■ **Aim**:
Rewrite the records from the line containing "Which item out of" through the end of the records, replacing "camera" with "observer" and leaving everything else unchanged. Leave the pictures out of your answer.
◇ ◇ ◇
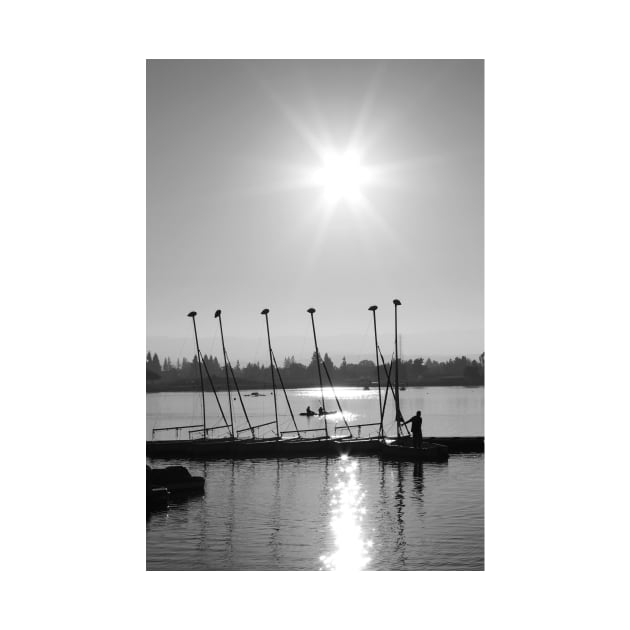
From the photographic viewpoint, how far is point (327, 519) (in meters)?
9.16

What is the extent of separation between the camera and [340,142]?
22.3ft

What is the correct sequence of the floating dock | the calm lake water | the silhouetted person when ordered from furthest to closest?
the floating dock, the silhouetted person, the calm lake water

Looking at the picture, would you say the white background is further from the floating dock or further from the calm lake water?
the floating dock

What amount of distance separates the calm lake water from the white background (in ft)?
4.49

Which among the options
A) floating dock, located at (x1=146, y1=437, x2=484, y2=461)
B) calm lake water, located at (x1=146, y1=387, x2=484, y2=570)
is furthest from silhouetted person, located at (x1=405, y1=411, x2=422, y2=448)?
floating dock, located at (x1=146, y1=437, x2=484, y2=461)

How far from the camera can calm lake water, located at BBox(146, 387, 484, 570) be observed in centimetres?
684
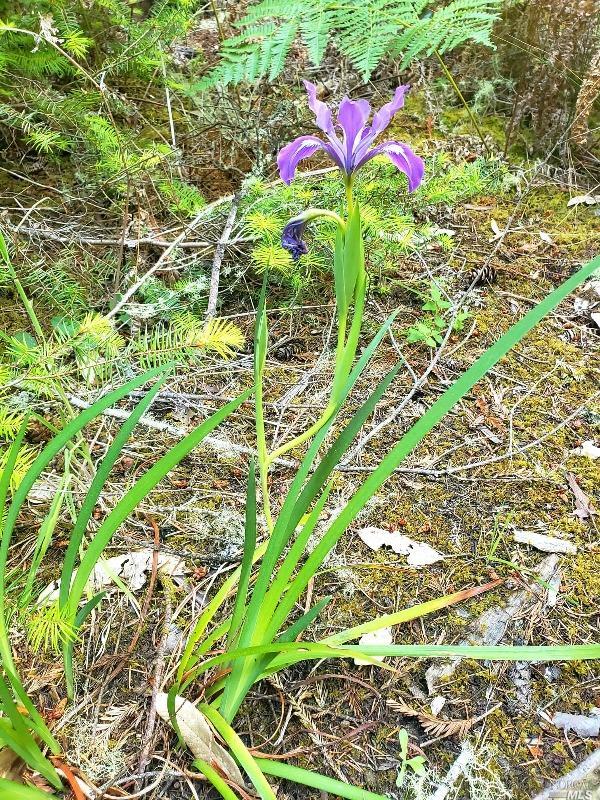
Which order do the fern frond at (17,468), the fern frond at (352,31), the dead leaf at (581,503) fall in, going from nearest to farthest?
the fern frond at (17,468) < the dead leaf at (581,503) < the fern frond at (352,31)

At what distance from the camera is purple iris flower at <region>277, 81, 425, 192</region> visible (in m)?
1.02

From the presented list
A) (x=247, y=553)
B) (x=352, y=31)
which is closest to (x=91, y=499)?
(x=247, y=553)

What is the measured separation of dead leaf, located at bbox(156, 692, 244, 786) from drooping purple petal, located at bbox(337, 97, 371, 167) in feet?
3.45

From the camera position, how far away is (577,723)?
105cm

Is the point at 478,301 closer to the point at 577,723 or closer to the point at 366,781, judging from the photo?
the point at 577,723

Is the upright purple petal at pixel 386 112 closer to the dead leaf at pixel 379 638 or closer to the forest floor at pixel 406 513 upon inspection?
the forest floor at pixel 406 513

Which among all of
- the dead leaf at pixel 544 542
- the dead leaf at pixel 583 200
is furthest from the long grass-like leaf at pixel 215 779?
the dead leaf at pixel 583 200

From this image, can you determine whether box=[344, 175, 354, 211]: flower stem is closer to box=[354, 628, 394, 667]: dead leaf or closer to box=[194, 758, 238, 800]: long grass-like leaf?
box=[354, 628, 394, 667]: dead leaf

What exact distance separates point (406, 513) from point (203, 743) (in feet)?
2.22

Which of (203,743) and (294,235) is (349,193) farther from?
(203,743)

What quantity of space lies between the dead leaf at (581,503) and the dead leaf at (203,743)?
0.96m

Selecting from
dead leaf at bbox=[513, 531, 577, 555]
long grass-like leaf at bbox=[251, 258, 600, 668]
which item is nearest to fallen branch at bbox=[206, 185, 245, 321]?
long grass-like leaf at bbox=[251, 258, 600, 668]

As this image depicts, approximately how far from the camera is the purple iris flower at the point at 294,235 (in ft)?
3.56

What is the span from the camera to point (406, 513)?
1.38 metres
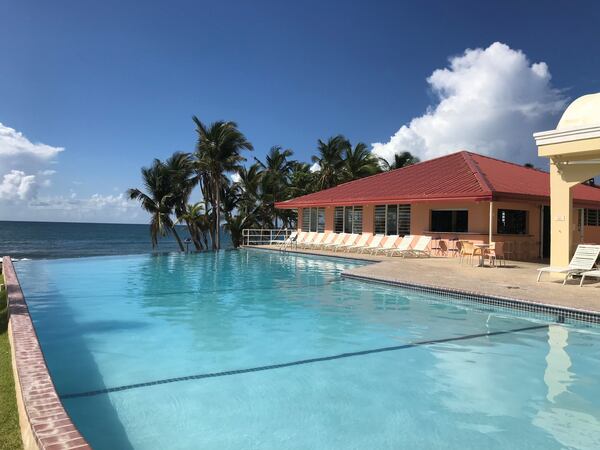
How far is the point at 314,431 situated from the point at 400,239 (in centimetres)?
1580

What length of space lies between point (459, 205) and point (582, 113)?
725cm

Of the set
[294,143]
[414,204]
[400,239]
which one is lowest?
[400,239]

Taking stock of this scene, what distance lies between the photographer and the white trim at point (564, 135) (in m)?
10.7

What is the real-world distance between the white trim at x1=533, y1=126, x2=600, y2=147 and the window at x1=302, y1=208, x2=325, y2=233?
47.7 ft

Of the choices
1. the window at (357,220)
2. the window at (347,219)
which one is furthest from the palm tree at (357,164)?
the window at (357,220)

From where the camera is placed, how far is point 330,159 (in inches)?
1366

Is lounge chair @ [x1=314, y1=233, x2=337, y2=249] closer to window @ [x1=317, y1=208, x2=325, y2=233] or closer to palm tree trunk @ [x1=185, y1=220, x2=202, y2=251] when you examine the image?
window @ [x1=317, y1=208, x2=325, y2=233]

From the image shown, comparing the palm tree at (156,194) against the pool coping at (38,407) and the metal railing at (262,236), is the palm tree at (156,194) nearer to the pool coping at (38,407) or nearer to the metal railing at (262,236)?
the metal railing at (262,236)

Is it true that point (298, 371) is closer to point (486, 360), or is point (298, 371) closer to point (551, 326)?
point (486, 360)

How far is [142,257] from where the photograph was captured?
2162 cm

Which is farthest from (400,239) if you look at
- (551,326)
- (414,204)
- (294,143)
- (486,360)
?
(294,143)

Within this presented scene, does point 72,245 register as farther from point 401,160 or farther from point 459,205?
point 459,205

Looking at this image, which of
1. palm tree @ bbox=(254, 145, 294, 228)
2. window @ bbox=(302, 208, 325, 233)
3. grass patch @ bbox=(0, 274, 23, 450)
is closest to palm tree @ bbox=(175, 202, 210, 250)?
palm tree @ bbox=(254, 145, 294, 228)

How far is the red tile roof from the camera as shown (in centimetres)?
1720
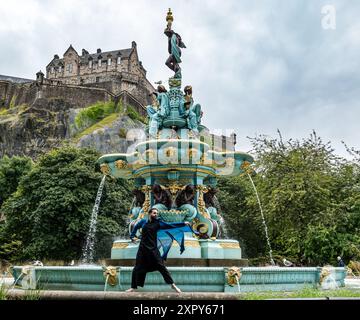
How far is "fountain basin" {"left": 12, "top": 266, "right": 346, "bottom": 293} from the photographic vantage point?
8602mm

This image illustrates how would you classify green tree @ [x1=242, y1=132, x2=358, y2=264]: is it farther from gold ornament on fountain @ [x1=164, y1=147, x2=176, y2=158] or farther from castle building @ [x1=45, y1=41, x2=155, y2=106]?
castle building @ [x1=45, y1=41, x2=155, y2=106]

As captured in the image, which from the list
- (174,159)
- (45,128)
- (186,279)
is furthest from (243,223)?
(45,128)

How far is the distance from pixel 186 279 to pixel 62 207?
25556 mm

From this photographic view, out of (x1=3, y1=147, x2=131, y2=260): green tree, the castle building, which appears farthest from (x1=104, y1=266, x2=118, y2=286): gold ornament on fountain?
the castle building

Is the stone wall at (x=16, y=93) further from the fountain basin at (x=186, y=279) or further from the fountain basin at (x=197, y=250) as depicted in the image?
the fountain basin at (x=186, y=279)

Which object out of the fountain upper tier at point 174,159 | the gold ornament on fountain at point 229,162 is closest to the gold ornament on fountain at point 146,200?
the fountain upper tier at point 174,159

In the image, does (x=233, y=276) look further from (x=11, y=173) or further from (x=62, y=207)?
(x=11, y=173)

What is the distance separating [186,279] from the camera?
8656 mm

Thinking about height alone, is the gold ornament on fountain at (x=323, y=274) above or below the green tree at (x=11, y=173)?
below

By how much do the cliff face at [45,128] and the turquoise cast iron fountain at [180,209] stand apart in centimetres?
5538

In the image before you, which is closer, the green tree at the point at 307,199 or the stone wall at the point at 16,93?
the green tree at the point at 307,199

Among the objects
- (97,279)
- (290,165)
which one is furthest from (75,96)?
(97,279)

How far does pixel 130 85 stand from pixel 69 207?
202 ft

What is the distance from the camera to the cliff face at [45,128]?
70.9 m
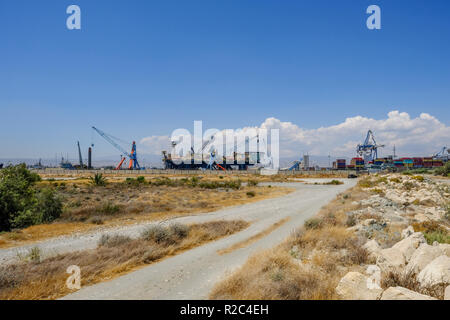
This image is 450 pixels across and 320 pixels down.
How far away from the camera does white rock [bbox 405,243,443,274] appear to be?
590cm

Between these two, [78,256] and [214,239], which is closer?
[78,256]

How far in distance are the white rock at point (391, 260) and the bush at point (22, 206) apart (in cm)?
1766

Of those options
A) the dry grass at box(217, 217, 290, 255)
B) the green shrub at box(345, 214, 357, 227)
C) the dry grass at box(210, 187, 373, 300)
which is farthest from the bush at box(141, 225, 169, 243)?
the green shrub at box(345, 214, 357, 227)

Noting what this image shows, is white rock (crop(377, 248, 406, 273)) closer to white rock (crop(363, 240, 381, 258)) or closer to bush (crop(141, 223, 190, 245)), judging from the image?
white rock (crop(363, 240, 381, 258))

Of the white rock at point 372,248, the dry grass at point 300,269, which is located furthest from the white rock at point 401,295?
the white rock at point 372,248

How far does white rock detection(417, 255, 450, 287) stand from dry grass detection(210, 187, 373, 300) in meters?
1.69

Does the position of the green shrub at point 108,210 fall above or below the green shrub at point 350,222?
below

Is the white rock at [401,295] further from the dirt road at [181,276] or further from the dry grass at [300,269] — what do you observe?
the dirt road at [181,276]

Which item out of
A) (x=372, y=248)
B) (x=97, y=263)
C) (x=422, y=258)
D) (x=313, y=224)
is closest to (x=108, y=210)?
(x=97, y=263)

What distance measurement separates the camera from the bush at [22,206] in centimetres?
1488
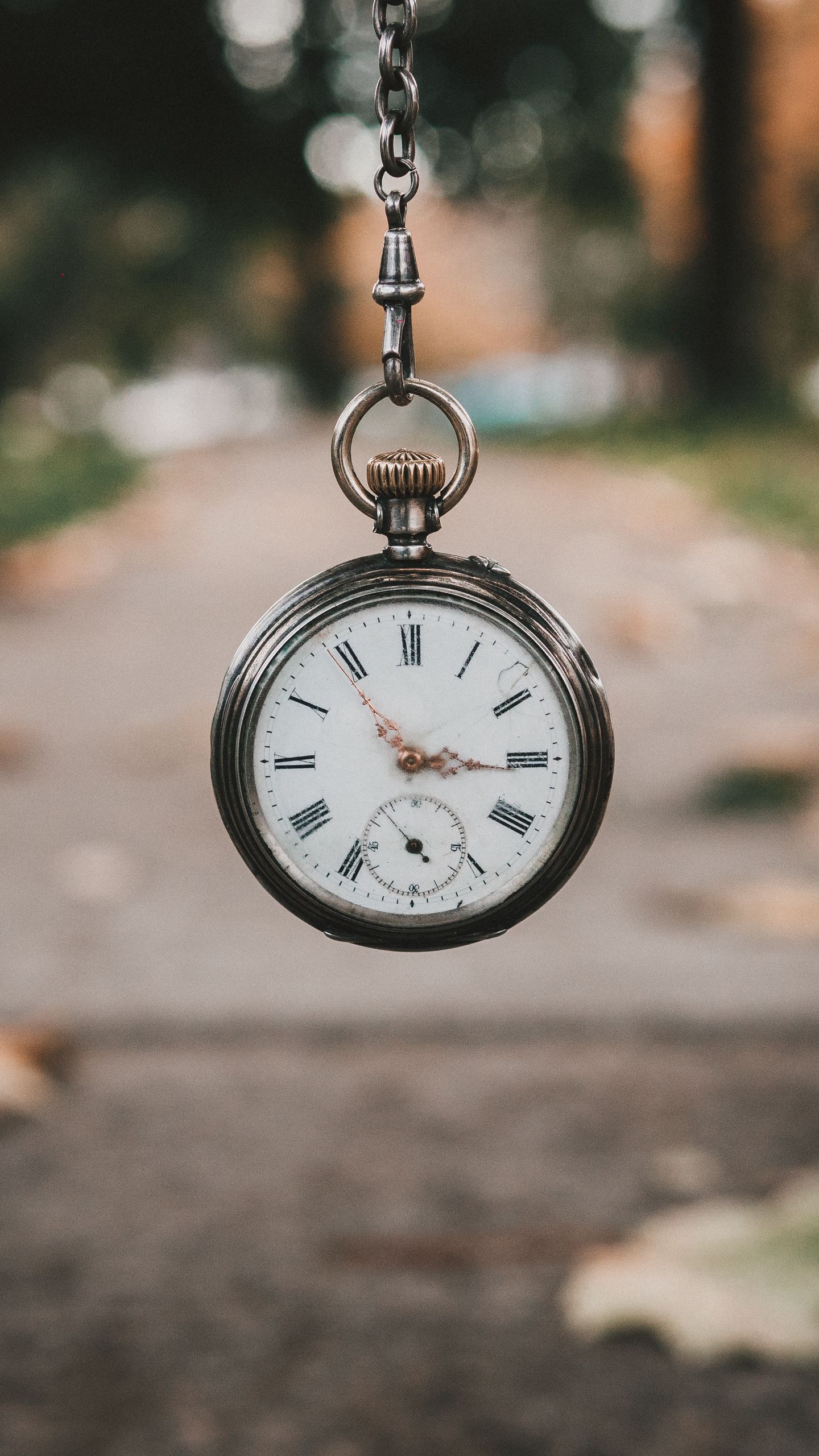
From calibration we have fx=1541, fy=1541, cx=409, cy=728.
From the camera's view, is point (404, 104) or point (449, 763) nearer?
◇ ◇ ◇
■ **Task solution**:
Which item out of
A) (x=372, y=248)
B) (x=97, y=263)
C) (x=422, y=258)
D) (x=313, y=224)
is closest to (x=108, y=210)?
(x=97, y=263)

What distance measurement separates the observer from the bush at [22,206] in centimetres?
1488
From calibration we have fx=1541, fy=1541, cx=409, cy=728.
From the observer's view, is point (404, 104) or point (449, 763) nearer?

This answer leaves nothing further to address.